I'll save the full story for another time, but incredibly two things happened at a Halloween Party in Bombay:<p><i>1)</i> The brother of the founder of my web app's chief competitor was there
<i>2)</i> We made that connection<p>He suggested we meet. My question: Should I meet face to face with the CEO of my chief competitor? If so, how do I approach it?<p><i>Pros:</i> Could get his perspective on industry, have an interesting conversation, make a contact that could potentially help me.<p><i>Cons:</i> May inspire preemptive competitive response. I'm not sure its good to alert someone before you throw a brick at them.<p>Here are some facts that may or may not be relevant:<p>1) I have a prototype ready, have raised some seed capital and will be raising a bit more shortly. I don't expect to launch the product until at least February. The competitor site is well established with 20M uniques per month.<p>2) They address a different niche in the market, though we overlap some (think Macy's versus Patagonia).

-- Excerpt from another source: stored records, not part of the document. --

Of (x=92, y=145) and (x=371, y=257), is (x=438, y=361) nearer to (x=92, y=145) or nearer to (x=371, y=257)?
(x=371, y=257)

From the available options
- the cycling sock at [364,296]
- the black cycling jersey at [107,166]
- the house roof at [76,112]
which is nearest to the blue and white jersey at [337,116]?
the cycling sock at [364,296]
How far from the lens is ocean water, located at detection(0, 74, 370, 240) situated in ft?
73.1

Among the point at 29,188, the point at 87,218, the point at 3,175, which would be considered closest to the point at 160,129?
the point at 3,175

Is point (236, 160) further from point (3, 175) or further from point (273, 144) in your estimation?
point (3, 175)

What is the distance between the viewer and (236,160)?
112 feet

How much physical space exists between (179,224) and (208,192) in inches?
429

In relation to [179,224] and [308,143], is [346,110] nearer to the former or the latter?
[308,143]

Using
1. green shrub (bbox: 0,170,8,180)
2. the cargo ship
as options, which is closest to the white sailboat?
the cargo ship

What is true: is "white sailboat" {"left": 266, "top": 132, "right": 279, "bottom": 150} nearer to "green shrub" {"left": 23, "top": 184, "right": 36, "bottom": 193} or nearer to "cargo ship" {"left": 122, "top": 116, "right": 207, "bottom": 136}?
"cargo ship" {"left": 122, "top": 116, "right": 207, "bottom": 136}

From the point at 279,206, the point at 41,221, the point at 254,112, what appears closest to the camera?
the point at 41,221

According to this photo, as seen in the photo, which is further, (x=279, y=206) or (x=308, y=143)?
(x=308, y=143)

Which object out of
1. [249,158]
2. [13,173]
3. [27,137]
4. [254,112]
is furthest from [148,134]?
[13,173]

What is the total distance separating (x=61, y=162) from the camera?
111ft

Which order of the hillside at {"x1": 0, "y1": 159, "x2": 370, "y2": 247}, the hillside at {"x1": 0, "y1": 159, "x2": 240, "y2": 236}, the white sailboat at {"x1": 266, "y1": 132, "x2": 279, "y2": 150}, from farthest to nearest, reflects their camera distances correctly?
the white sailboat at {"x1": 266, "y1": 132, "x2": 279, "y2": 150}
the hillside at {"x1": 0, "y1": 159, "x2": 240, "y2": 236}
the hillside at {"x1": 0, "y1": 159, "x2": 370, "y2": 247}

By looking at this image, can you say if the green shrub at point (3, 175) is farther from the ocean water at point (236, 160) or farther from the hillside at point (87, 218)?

They've positioned themselves for a different portion of the market, and appropriately addressing my niche would cannibalize their bread and butter. But I'd hate to underestimate them.
======
michael_dorfman
Maybe it's me, but I don't see the downside to meeting him. It's not a good
idea to alert someone before you throw a brick at them, but it doesn't sound
to me like you are throwing a brick at them. You're addressing a different
niche, and without knowing anything about what industry you're in, I'd bet
dollars to doughnuts that the number of customers you are going to poach from
each other is miniscule compared to the number of potential customers that are
not buying from either of you.

In my last start-up, I had a good relationship with the CEO of my major
competitor, even though I disrupted what was a very comfortable situation from
him, and took a lot of business away from him-- and we were battling for the
same, very small niche. I had a lot of respect for him, and entertained take-
over proposals on several occasions.

So, my two cents: go for it. Be respectful and humble, share only as much as
you are comfortable sharing, but be honest in what you do say.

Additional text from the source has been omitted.